WILLISTON, N.D. – Notices sent to three oil companies operating in North Dakota cite 17 shipments of Bakken crude that investigators say were not properly classified under federal law.
Spokesmen for the companies facing potential fines totaling $93,000 — Hess Corp., Marathon Oil Co. and Whiting Oil and Gas Corp. – all said Wednesday they are continuing to review the allegations issued this week by the U.S. Department of Transportation.
The notices of probable violations stem from Operation Classification, also known as the Bakken Blitz, a series of inspections launched in summer of 2013 by the Pipeline and Hazardous Materials Safety Administration.
Most of the violations involved oil that the inspectors said was assigned an incorrect packing group, which indicates the level of danger presented by hazardous materials.
“Proper classification will ensure that the material is placed in the proper package and that the risk is accurately communicated to emergency responders,” said a news release issued this week by PHMSA. “Shipping crude oil – or any hazardous material – without proper testing and classification could result in material being shipped in containers that are not designed to safely store it, or could lead first responders to follow the wrong protocol when responding to a spill.”
According to the notices:
— Hess Corp. faces up to $51,350 in fines stemming from a total of 13 separate shipments that investigators who visited the Hess Tioga facility last October say were misclassified.

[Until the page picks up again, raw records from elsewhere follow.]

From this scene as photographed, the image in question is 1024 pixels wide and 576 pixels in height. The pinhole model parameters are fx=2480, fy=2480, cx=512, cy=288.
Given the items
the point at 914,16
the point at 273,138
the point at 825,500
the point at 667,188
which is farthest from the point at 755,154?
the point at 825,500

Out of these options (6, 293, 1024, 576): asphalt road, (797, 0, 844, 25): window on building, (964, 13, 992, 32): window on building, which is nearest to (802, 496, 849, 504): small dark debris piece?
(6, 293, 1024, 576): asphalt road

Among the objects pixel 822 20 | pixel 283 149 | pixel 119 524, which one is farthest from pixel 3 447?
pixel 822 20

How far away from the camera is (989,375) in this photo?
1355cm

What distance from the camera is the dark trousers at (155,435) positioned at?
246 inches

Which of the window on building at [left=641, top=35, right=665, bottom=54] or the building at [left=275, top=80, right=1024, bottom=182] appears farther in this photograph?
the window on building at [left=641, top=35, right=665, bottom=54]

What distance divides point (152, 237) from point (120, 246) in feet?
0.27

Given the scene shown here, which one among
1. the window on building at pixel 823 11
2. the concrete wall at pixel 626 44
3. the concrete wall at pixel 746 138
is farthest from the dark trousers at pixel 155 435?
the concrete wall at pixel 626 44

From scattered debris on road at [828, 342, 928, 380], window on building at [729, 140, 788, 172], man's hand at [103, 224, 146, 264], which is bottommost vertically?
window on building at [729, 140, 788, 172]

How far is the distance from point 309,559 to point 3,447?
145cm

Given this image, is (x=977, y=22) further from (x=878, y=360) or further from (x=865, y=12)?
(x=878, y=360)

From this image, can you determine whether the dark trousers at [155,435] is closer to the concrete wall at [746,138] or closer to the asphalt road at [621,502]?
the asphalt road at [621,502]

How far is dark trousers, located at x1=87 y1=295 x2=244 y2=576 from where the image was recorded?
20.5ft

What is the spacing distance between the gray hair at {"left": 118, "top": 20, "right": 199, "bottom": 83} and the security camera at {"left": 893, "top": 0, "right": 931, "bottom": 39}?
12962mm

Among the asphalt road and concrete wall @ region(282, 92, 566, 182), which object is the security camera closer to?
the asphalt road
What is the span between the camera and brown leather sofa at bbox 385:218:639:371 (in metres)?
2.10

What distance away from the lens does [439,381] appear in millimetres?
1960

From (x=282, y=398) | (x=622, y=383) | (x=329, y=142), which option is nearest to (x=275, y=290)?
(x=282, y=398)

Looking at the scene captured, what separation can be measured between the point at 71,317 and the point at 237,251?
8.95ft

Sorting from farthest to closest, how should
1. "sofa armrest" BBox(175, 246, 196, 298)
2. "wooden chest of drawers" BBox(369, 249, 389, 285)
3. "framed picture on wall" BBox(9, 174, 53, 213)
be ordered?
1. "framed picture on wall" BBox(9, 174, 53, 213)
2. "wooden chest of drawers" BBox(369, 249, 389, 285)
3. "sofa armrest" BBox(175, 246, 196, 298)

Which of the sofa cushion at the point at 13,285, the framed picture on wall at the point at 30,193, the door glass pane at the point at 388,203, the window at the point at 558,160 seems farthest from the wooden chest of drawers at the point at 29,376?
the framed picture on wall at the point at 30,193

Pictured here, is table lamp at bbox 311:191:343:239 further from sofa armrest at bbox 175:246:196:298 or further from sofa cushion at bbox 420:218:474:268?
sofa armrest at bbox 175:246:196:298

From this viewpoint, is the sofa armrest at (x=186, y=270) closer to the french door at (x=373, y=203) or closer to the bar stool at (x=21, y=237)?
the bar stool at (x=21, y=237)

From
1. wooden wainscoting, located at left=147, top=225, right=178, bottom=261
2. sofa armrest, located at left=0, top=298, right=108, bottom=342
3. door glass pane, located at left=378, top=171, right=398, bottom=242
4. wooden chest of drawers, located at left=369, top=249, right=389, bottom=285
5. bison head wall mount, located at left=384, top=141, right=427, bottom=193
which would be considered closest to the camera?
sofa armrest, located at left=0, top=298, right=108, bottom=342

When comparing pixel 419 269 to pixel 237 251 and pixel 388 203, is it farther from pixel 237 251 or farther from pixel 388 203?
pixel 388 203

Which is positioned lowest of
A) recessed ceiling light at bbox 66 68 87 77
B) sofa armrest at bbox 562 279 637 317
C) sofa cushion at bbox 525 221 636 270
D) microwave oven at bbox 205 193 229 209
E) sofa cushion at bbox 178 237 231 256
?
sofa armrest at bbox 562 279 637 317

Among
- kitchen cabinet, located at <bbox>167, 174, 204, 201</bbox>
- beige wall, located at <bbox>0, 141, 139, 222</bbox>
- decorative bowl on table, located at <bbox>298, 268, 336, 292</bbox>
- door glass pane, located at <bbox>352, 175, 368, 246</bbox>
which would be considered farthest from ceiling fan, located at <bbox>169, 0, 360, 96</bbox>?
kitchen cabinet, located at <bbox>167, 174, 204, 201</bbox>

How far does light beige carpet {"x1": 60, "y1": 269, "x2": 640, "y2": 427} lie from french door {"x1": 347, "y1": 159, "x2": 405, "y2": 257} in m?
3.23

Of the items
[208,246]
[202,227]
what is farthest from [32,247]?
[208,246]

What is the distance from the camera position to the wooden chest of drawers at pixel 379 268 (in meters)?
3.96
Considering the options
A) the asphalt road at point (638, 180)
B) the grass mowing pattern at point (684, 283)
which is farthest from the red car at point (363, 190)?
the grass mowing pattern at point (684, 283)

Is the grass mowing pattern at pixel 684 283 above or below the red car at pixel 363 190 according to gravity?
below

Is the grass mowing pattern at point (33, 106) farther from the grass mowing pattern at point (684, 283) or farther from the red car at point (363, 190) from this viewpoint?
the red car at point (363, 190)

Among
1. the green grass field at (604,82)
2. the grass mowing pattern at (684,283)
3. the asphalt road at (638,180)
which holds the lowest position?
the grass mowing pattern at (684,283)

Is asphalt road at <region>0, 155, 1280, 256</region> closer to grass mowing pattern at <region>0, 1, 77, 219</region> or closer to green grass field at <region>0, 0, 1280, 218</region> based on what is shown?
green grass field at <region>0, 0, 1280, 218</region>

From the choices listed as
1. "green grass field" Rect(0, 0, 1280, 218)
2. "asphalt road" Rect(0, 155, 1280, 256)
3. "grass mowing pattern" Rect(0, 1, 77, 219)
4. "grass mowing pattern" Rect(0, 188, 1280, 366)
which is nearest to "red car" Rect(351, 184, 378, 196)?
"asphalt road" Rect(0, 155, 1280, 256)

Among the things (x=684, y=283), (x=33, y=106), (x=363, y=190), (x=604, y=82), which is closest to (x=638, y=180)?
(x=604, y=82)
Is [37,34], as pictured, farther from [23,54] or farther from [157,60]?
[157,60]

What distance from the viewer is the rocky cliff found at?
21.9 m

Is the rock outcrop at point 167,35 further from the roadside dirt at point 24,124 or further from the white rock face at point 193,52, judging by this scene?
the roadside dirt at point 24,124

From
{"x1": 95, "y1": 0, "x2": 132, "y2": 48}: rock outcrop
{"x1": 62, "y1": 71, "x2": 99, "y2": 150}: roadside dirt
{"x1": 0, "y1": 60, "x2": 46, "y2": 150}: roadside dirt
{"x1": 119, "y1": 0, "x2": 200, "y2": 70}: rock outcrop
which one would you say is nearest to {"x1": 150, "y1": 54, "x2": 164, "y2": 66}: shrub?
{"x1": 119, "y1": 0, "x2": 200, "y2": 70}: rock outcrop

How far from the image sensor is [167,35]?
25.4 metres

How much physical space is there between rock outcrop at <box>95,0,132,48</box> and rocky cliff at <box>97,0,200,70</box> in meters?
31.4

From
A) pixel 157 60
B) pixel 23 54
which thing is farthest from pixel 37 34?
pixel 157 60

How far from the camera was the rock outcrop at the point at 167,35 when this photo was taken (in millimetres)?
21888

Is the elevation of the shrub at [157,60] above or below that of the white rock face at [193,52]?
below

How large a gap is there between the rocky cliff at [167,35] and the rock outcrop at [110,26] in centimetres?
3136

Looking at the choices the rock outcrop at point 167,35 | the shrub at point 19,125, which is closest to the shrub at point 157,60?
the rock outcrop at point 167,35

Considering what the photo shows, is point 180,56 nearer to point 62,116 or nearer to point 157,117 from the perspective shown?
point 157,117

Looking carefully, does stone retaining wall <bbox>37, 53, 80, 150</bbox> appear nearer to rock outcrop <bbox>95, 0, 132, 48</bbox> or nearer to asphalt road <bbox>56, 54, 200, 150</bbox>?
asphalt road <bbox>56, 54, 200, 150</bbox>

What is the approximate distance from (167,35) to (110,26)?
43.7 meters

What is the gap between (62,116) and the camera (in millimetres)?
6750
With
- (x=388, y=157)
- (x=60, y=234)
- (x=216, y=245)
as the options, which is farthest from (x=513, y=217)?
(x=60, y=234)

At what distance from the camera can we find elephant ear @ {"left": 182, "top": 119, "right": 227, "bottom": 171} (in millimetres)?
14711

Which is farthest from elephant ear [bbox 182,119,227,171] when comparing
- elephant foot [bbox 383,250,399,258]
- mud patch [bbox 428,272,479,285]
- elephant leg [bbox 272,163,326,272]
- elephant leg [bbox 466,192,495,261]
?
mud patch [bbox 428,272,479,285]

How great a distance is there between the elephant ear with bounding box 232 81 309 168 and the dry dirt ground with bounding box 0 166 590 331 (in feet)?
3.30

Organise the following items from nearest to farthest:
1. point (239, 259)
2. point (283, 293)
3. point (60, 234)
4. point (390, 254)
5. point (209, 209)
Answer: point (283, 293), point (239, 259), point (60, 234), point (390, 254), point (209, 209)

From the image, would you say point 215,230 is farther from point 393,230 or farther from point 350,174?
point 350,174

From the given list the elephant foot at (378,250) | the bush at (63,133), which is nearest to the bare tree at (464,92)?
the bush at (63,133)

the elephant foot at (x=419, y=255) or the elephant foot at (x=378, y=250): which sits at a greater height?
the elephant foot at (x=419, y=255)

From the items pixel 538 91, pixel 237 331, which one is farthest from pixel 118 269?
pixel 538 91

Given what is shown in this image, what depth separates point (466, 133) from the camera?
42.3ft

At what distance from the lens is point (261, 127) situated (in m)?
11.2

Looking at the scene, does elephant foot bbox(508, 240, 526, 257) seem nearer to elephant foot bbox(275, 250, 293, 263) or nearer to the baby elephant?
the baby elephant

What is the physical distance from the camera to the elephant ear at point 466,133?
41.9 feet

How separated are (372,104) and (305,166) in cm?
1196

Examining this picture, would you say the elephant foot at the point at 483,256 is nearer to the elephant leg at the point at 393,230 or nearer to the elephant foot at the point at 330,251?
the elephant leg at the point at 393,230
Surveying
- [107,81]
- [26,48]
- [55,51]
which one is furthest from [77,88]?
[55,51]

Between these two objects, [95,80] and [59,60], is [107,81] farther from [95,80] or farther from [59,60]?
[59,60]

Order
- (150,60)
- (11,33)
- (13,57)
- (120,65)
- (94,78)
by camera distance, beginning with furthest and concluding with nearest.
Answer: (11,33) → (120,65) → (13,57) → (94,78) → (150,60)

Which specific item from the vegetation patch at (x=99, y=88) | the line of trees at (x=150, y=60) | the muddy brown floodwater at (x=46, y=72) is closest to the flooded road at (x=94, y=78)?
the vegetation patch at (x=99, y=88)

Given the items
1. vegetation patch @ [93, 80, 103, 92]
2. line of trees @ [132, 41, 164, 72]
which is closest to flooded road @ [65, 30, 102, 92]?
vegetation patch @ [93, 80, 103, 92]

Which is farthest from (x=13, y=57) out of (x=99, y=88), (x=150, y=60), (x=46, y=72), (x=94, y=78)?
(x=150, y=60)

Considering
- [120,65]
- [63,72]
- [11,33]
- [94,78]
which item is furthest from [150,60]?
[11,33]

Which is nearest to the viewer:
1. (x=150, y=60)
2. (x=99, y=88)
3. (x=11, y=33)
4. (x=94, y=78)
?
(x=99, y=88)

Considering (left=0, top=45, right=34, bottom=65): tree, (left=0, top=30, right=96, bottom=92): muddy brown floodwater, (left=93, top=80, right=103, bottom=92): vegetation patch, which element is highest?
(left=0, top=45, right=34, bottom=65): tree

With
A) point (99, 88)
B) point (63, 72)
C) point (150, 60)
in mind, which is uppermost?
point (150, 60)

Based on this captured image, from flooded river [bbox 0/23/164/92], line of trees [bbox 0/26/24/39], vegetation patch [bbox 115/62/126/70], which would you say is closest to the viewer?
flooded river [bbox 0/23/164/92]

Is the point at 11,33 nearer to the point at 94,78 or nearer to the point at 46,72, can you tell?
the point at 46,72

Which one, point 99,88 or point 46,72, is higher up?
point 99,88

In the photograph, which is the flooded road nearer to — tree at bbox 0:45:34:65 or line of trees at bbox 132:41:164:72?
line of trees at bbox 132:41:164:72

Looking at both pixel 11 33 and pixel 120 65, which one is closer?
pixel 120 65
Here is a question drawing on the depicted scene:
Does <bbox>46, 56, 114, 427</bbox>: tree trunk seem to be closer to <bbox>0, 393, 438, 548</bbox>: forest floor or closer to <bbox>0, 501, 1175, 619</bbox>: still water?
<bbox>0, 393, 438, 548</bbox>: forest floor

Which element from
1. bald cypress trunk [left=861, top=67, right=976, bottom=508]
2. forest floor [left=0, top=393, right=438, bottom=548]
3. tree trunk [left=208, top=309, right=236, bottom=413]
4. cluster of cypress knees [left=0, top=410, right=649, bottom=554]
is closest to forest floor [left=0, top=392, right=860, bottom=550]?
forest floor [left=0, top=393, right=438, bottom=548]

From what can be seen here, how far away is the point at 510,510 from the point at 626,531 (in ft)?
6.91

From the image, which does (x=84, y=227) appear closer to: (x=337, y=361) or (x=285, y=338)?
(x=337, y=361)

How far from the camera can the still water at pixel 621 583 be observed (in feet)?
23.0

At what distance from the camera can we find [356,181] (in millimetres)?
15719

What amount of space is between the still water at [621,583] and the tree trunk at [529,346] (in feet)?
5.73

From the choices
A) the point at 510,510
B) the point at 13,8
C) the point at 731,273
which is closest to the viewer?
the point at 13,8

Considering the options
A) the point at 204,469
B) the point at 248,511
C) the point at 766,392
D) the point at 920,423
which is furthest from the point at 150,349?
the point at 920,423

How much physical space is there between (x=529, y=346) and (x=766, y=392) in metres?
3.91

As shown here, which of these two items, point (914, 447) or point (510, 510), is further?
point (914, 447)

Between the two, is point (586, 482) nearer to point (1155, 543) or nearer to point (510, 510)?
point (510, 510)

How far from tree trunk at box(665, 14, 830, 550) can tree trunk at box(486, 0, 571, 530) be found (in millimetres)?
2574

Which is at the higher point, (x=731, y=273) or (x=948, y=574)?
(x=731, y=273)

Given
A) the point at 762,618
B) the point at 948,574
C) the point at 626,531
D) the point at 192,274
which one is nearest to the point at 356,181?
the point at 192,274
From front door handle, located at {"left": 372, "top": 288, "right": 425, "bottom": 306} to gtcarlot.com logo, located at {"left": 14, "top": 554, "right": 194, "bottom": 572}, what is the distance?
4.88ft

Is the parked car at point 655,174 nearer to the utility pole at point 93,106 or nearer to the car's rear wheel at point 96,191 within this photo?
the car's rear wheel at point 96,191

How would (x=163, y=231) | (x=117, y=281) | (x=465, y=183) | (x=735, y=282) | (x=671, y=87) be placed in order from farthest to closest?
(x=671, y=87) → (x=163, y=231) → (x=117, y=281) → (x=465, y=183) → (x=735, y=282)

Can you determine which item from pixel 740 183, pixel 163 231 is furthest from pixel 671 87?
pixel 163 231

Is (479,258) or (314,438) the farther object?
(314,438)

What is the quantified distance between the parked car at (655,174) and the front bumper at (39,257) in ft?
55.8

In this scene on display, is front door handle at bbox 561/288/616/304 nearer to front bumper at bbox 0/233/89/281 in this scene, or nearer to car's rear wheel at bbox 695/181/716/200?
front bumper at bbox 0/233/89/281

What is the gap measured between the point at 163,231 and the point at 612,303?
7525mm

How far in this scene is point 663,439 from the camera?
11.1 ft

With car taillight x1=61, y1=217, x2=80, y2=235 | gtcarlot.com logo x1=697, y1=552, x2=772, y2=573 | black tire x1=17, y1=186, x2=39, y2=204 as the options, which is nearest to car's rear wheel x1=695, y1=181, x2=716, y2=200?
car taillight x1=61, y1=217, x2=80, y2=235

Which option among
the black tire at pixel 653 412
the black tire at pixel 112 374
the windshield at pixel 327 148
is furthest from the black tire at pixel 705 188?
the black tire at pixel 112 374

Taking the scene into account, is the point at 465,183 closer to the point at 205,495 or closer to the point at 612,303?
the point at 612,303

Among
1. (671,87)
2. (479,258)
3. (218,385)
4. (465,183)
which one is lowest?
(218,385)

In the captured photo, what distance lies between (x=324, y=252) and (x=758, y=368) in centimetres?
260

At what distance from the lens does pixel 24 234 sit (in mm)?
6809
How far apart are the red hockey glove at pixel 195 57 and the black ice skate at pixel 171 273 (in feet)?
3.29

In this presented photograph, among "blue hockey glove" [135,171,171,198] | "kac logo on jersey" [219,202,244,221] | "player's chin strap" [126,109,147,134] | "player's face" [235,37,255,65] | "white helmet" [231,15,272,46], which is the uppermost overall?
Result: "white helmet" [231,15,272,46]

Shipping papers for seven trucks identified oil as Packing Group II, which means medium danger, but testing of samples taken from the trucks showed the oil should have been classified as Packing Group I, meaning great danger.
Investigators also found six shipments that listed the shipping description in the wrong order.
– Marathon faces up to $30,000 in fines stemming from three shipments that investigators say should have been labeled Packing Group I, but they were labeled Packing Group II.
— Whiting Oil and Gas Corp. faces a potential fine of $12,000 for classifying oil as Packing Group III, which means minor danger, but investigators say the oil should have been classified as Packing Group II, which means medium danger.
The companies have 30 days to respond to the notices. Their options are to pay the proposed assessment, send an informal response or request a formal hearing.
Spokesmen for all three companies said they could not yet respond to the specific allegations because company officials were still reviewing the notices.
Marathon Oil said in a statement it’s committed to safe and responsible operations.
Jack Ekstrom, spokesman for Whiting, said the company is a leader on environmental safety issues. Ekstrom said the company transfers its ownership of crude oil when it is sold to purchasers.
“Whiting Petroleum Corp. does not transport crude oil via truck or rail,” Ekstrom said. “We are not in the transportation business. We sell it.”
PHMSA could have proposed up to $75,000 in fines for each violation, according to the notices. The maximum penalty the agency can impose for violations that result in death, severe injury or substantial destruction of property is $175,000.